Abstract

This paper studies the flexural and shear performance of steel-concrete-steel (SCS1) sandwich slabs. Six simply supported slabs with different shear spans, section depths and steel configurations were tested under concentrate loads applied at the center. After the tests parts of the steel plates were taken off to observe the crack distribution. The observed modes of failure included flexural yielding and shear punching. The former was initiated by tensile yielding of the bottom steel plate, while the latter was primarily due to punching shear failure of the concrete core. After flexural yielding or concrete punching, the carrying capacities could further increase under large deflections, owning to the shear stiffening of the top steel plate and the membrane action of the bottom steel plate. The top steel plate showed significant shear contribution after concrete punching. A theoretical model is developed to predict the resistance of SCS slabs under concentrate loads. The flexural capacity is calculated with the yield-line method, and the punching shear resistance is analyzed with the radial sector model. The shear contribution of the tie bars is also analyzed experimentally and theoretically.

Introduction

۱٫۱٫ Development of SCS structures

Steel-concrete-steel (SCS) sandwich structures are constructed with the outer steel skins and the concrete core.
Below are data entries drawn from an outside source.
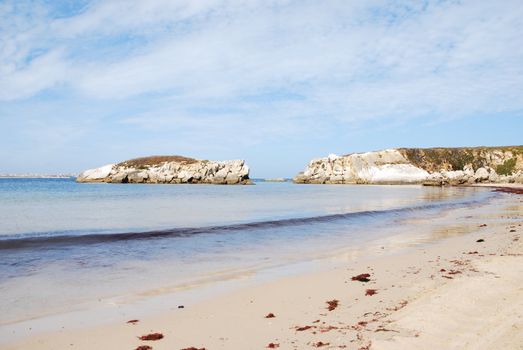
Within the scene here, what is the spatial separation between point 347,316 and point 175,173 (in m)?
118

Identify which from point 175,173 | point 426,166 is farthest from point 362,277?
point 426,166

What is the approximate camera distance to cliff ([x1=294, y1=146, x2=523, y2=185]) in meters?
114

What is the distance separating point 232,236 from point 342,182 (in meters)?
112

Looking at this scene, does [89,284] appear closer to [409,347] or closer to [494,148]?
[409,347]

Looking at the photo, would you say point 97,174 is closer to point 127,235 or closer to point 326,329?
point 127,235

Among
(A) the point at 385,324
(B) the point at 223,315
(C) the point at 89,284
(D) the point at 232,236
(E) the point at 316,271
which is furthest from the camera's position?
(D) the point at 232,236

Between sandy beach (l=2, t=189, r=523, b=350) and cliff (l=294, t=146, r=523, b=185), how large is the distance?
112m

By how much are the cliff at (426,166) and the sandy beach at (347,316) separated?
112m

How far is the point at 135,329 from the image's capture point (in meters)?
6.16

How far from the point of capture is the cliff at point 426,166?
373 ft

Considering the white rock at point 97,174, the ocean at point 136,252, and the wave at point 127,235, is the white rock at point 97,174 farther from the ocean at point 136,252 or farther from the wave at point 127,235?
the wave at point 127,235

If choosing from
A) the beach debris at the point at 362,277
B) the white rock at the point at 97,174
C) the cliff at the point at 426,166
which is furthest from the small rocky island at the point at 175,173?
the beach debris at the point at 362,277

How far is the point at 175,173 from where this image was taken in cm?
12181

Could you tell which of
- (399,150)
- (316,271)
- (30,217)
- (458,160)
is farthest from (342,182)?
(316,271)
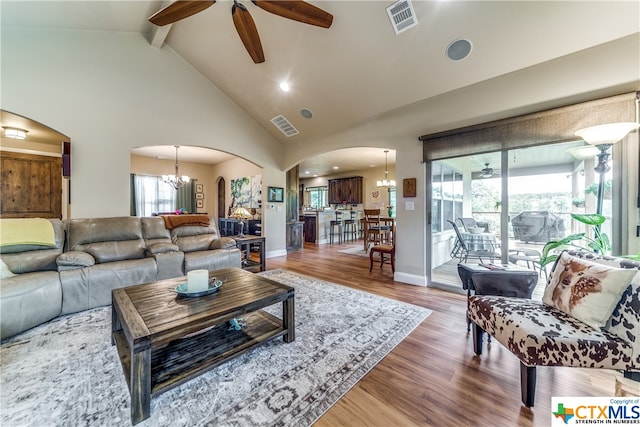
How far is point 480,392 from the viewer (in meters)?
1.53

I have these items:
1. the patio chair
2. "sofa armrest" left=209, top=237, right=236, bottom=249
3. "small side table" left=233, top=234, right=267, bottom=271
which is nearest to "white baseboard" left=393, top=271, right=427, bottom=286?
the patio chair

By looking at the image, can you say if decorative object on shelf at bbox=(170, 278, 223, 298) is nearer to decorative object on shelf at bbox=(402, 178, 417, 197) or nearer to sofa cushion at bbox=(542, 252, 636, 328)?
sofa cushion at bbox=(542, 252, 636, 328)

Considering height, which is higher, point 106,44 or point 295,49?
point 106,44

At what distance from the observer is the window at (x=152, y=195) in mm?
7520

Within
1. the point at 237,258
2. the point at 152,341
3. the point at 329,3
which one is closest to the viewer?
the point at 152,341

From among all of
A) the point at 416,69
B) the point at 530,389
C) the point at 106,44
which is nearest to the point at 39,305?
the point at 106,44

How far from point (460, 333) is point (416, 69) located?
118 inches

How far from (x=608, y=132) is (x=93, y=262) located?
17.2ft

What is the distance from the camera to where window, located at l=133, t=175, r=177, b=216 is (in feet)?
24.7

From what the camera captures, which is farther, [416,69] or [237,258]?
[237,258]

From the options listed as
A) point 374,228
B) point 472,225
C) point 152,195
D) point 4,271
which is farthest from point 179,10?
point 152,195

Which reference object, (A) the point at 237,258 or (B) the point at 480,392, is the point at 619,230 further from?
(A) the point at 237,258

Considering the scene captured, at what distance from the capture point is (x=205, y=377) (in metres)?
1.63

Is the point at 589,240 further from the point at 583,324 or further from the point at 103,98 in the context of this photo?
the point at 103,98
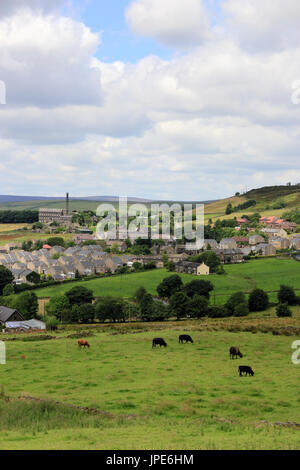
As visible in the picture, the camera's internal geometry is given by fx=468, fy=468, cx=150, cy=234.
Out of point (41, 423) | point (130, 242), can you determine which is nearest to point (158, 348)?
point (41, 423)

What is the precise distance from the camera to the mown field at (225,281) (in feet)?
277

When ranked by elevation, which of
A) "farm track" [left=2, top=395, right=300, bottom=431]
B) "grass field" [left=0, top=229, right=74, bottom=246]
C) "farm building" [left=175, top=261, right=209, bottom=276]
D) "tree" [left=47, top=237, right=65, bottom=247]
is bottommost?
"farm building" [left=175, top=261, right=209, bottom=276]

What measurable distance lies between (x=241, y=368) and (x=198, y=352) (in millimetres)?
6565

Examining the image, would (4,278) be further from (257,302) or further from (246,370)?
(246,370)

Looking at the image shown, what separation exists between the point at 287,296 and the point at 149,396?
54.3 m

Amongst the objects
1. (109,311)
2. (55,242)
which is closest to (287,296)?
(109,311)

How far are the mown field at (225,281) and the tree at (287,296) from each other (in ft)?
14.3

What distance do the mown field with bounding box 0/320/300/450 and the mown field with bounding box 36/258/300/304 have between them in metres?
44.9

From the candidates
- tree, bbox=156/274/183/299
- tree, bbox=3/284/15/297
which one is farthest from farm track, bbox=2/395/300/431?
tree, bbox=3/284/15/297

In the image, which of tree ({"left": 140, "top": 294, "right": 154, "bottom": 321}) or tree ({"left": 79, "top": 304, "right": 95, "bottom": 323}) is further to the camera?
tree ({"left": 140, "top": 294, "right": 154, "bottom": 321})

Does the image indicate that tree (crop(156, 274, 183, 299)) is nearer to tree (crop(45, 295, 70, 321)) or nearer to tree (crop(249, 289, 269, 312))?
tree (crop(249, 289, 269, 312))

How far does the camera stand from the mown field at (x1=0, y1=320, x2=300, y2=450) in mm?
15039
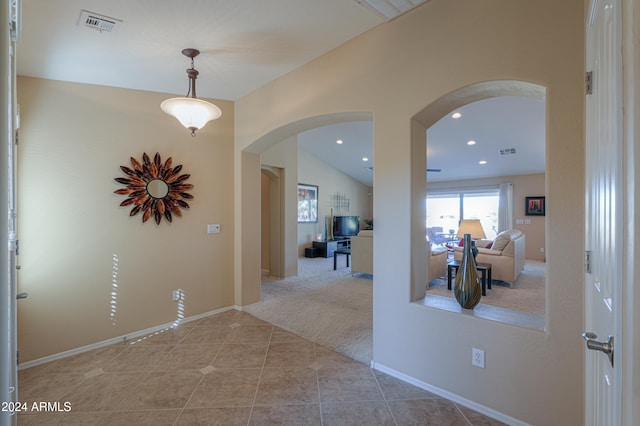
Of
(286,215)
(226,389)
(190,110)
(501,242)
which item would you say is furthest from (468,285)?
Answer: (286,215)

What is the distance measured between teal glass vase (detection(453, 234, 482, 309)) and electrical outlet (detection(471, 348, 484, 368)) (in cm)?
30

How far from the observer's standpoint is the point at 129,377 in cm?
240

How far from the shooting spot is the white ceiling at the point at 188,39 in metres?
2.12

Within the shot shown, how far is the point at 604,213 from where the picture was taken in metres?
0.96

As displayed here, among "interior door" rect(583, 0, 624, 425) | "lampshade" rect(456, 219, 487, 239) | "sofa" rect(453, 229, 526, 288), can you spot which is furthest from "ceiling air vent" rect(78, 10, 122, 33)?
"sofa" rect(453, 229, 526, 288)

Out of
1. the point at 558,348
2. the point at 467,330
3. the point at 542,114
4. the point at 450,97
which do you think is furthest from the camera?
the point at 542,114

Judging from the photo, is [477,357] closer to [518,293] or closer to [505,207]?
[518,293]

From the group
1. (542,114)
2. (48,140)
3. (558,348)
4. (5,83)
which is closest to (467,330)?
(558,348)

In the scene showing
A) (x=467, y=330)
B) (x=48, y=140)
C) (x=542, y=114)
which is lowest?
(x=467, y=330)

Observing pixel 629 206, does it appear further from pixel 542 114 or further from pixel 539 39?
pixel 542 114

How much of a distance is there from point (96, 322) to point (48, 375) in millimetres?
586

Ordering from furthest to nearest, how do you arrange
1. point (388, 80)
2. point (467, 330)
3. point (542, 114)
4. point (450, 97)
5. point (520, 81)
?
point (542, 114)
point (388, 80)
point (450, 97)
point (467, 330)
point (520, 81)

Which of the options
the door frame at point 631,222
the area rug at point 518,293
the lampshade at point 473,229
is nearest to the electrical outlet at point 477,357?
the door frame at point 631,222

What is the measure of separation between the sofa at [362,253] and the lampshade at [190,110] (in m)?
3.88
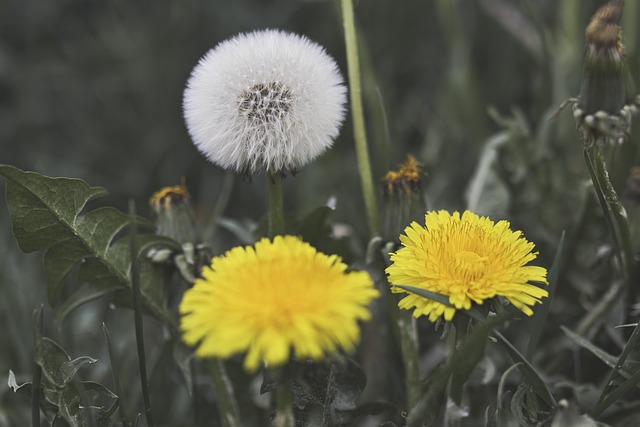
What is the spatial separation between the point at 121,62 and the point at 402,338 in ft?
5.26

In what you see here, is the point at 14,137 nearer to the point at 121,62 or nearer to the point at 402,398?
the point at 121,62

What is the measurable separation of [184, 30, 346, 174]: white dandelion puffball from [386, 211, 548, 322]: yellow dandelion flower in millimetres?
184

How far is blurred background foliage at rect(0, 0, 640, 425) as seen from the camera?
1.28 metres

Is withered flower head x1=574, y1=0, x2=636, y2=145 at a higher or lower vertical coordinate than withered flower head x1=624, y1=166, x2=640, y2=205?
higher

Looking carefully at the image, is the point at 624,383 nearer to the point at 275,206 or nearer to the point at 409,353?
the point at 409,353

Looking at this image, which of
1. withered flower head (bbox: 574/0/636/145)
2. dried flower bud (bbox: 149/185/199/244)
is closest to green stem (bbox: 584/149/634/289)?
withered flower head (bbox: 574/0/636/145)

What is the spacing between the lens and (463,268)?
2.66 feet

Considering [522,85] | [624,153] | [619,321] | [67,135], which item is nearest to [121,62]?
[67,135]

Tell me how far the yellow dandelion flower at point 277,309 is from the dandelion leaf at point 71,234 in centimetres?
32

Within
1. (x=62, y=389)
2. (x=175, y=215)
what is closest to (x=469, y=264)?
(x=175, y=215)

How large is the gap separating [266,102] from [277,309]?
33cm

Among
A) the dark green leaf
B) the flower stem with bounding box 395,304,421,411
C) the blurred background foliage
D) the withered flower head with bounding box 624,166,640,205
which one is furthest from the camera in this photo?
the blurred background foliage

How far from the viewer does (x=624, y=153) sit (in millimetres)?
1304

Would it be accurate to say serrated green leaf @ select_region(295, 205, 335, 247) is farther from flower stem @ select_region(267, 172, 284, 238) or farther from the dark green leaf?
the dark green leaf
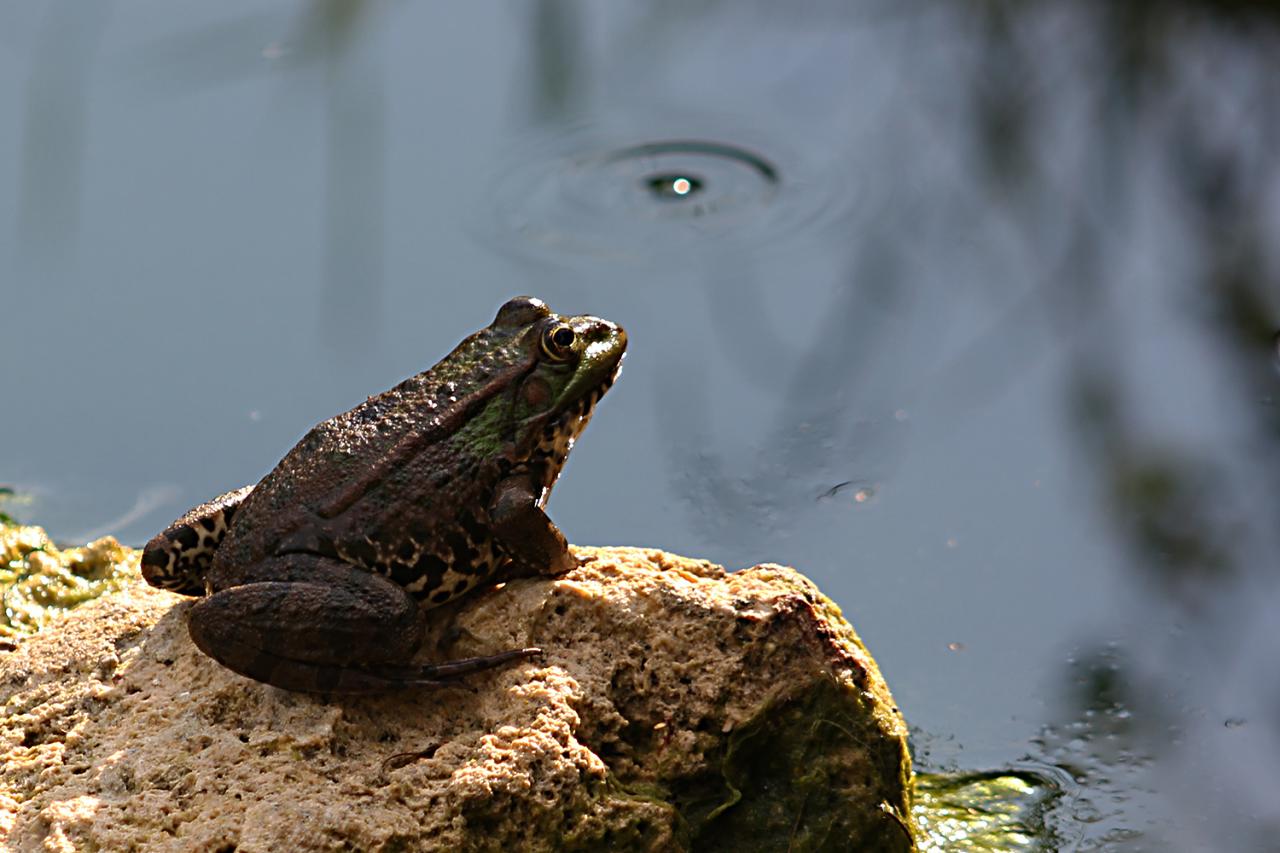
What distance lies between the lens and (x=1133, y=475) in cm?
481

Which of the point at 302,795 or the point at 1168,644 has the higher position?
the point at 1168,644

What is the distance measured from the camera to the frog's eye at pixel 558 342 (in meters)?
3.50

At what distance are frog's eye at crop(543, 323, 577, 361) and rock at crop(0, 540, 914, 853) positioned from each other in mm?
495

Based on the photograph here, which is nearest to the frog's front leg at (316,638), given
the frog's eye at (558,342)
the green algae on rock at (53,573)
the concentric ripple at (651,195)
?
the frog's eye at (558,342)

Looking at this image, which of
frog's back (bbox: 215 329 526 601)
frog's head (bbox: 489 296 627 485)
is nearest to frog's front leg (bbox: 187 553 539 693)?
frog's back (bbox: 215 329 526 601)

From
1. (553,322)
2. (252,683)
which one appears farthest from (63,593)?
(553,322)

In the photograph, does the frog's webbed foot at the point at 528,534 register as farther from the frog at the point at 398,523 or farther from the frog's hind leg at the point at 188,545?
the frog's hind leg at the point at 188,545

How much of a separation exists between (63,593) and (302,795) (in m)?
1.82

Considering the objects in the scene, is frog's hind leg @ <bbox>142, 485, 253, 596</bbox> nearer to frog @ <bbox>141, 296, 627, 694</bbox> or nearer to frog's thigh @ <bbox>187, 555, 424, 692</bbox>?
frog @ <bbox>141, 296, 627, 694</bbox>

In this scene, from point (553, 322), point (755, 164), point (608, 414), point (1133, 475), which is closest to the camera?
point (553, 322)

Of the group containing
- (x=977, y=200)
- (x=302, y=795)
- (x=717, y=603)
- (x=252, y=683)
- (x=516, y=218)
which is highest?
(x=977, y=200)

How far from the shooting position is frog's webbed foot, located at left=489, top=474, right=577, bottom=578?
3.22 m

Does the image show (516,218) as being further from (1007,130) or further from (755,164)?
(1007,130)

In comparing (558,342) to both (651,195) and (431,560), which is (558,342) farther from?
(651,195)
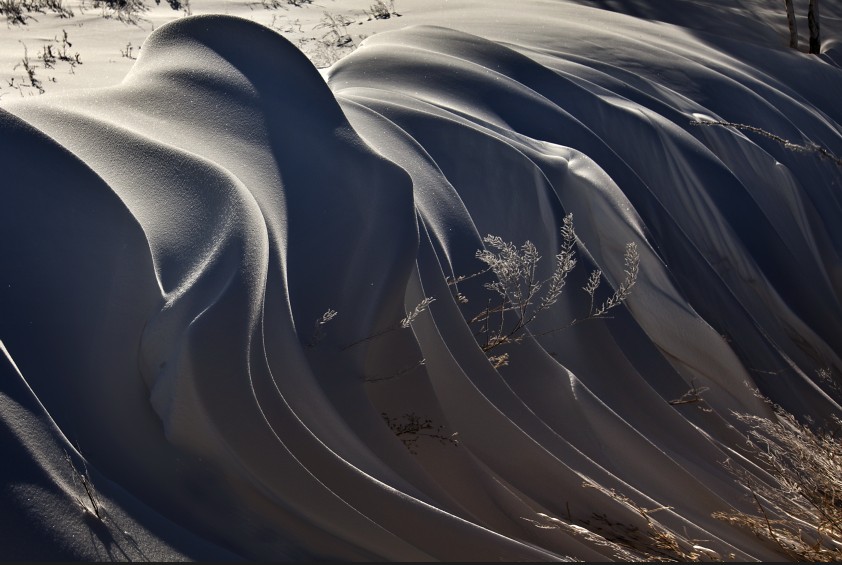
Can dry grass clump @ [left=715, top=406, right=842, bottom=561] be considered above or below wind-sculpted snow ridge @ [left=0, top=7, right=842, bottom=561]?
below

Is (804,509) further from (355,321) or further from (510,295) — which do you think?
(355,321)

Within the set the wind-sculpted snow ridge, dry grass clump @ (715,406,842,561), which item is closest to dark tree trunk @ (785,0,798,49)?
the wind-sculpted snow ridge

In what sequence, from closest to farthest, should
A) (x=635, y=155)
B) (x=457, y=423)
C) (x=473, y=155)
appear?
(x=457, y=423) < (x=473, y=155) < (x=635, y=155)

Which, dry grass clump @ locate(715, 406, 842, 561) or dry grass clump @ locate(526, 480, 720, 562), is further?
dry grass clump @ locate(715, 406, 842, 561)

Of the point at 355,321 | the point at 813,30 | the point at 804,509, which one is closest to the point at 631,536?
the point at 804,509

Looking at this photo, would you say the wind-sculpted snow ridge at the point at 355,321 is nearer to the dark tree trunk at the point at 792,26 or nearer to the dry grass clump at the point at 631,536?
the dry grass clump at the point at 631,536

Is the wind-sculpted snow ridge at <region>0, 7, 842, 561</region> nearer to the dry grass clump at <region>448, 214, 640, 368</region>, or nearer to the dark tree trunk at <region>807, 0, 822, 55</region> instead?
the dry grass clump at <region>448, 214, 640, 368</region>

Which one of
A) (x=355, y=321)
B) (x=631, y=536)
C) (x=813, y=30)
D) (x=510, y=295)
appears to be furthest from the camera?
(x=813, y=30)

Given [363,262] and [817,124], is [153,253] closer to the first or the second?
[363,262]

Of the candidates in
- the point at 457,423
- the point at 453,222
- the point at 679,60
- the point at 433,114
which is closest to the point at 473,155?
the point at 433,114
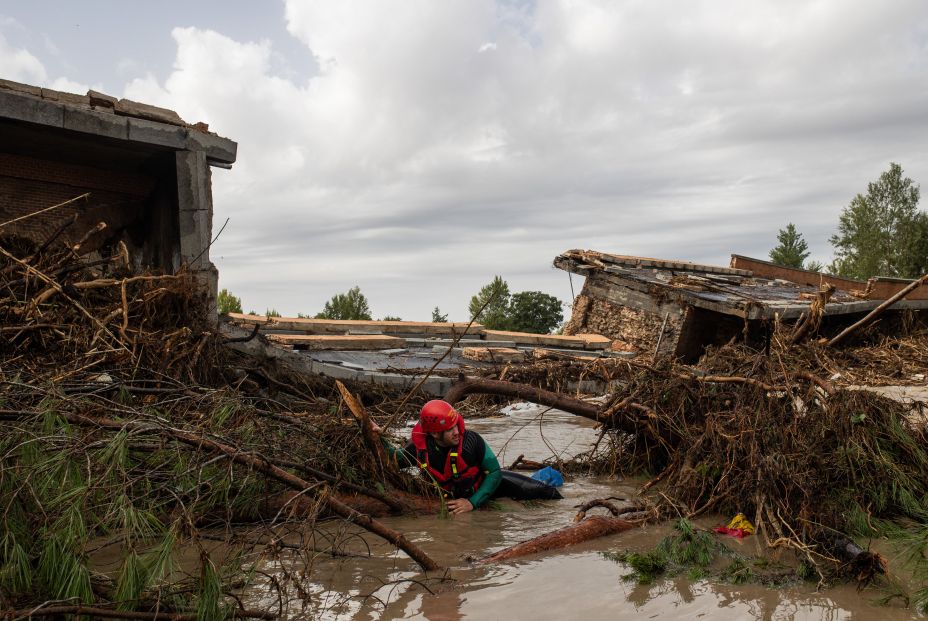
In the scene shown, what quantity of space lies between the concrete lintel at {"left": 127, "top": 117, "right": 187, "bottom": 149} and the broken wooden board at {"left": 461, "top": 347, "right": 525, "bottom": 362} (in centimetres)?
644

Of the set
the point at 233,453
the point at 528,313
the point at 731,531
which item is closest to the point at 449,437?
the point at 731,531

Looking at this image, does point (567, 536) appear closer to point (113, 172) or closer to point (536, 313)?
point (113, 172)

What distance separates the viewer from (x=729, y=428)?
6680mm

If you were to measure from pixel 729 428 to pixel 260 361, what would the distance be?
21.5ft

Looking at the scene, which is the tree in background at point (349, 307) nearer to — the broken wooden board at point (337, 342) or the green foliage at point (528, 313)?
the green foliage at point (528, 313)

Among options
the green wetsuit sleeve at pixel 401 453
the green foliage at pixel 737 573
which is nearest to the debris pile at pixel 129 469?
the green wetsuit sleeve at pixel 401 453

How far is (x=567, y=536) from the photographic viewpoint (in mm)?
5598

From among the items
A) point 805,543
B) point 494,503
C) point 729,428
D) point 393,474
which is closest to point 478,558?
point 393,474

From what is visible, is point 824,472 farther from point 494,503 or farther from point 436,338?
point 436,338

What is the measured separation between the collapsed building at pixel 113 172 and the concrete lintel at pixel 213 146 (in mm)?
14

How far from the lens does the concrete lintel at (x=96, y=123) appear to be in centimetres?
1002

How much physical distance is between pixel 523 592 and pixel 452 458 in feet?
6.73

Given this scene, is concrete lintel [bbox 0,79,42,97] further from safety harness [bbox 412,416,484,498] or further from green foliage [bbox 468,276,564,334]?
green foliage [bbox 468,276,564,334]

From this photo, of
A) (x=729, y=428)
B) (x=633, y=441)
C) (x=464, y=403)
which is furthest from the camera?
(x=464, y=403)
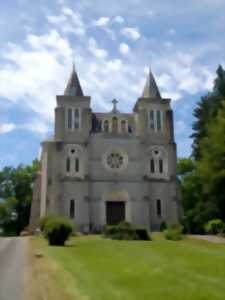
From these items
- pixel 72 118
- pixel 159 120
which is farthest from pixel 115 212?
pixel 159 120

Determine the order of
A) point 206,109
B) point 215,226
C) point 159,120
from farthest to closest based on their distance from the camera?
point 159,120, point 206,109, point 215,226

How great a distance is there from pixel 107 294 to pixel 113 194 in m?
36.2

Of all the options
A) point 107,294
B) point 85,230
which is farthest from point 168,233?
point 107,294

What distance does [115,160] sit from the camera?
4684 centimetres

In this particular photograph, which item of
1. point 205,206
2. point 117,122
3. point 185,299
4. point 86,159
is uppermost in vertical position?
point 117,122

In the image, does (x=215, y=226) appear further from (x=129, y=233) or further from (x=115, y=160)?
(x=115, y=160)

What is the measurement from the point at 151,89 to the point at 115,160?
1041cm

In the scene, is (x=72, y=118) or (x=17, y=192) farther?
(x=17, y=192)

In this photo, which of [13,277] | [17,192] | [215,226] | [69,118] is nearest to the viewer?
[13,277]

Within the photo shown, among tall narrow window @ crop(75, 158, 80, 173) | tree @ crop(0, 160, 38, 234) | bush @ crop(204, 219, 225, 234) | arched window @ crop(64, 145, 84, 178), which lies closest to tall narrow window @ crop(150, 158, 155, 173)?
arched window @ crop(64, 145, 84, 178)

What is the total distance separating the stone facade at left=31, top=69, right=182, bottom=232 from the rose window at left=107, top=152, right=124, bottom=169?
0.36 ft

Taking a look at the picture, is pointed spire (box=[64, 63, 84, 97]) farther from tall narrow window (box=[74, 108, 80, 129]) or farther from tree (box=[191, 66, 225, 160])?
tree (box=[191, 66, 225, 160])

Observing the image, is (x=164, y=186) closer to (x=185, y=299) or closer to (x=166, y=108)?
(x=166, y=108)

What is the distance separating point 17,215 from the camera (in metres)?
64.9
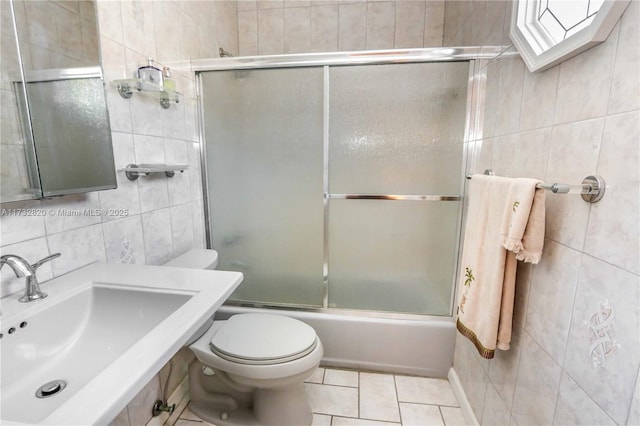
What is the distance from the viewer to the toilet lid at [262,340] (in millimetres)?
1198

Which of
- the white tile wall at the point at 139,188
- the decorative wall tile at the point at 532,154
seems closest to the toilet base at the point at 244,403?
the white tile wall at the point at 139,188

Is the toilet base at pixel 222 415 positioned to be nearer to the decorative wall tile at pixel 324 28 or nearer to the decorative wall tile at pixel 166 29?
the decorative wall tile at pixel 166 29

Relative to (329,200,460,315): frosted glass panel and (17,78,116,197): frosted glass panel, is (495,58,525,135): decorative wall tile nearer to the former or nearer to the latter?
(329,200,460,315): frosted glass panel

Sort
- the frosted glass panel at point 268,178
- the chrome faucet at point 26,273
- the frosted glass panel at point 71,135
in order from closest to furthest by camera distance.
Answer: the chrome faucet at point 26,273, the frosted glass panel at point 71,135, the frosted glass panel at point 268,178

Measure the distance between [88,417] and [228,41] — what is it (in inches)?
92.2

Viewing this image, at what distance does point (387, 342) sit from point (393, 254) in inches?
20.8

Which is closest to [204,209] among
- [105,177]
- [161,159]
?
[161,159]

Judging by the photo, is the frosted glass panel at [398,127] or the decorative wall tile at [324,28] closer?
the frosted glass panel at [398,127]

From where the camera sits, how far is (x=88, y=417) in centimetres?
44

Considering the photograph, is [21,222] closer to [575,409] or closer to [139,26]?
[139,26]

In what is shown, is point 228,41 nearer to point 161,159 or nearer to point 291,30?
point 291,30

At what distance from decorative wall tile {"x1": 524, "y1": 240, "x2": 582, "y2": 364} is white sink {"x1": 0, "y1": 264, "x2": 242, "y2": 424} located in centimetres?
100

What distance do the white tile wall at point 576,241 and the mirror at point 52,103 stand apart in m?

Composite action is achieved through headed studs, tie bars and other mechanical connectors like angle steel, channel steel, J-hook, etc. [1]. They comprise the advantages of both reinforced concrete (RC) and steel structures, including high bearing capacity, good ductility and integrity, as well as excellent performance in impact resistance and leakage prevention [2]. The steel skins act as both longitudinal reinforcement and permanent formwork, promoting the construction efficiency. In recent years SCS structures have been used in off-shore constructions, submerged tube tunnels, nuclear facilities, bridges, and the application field is still expanding.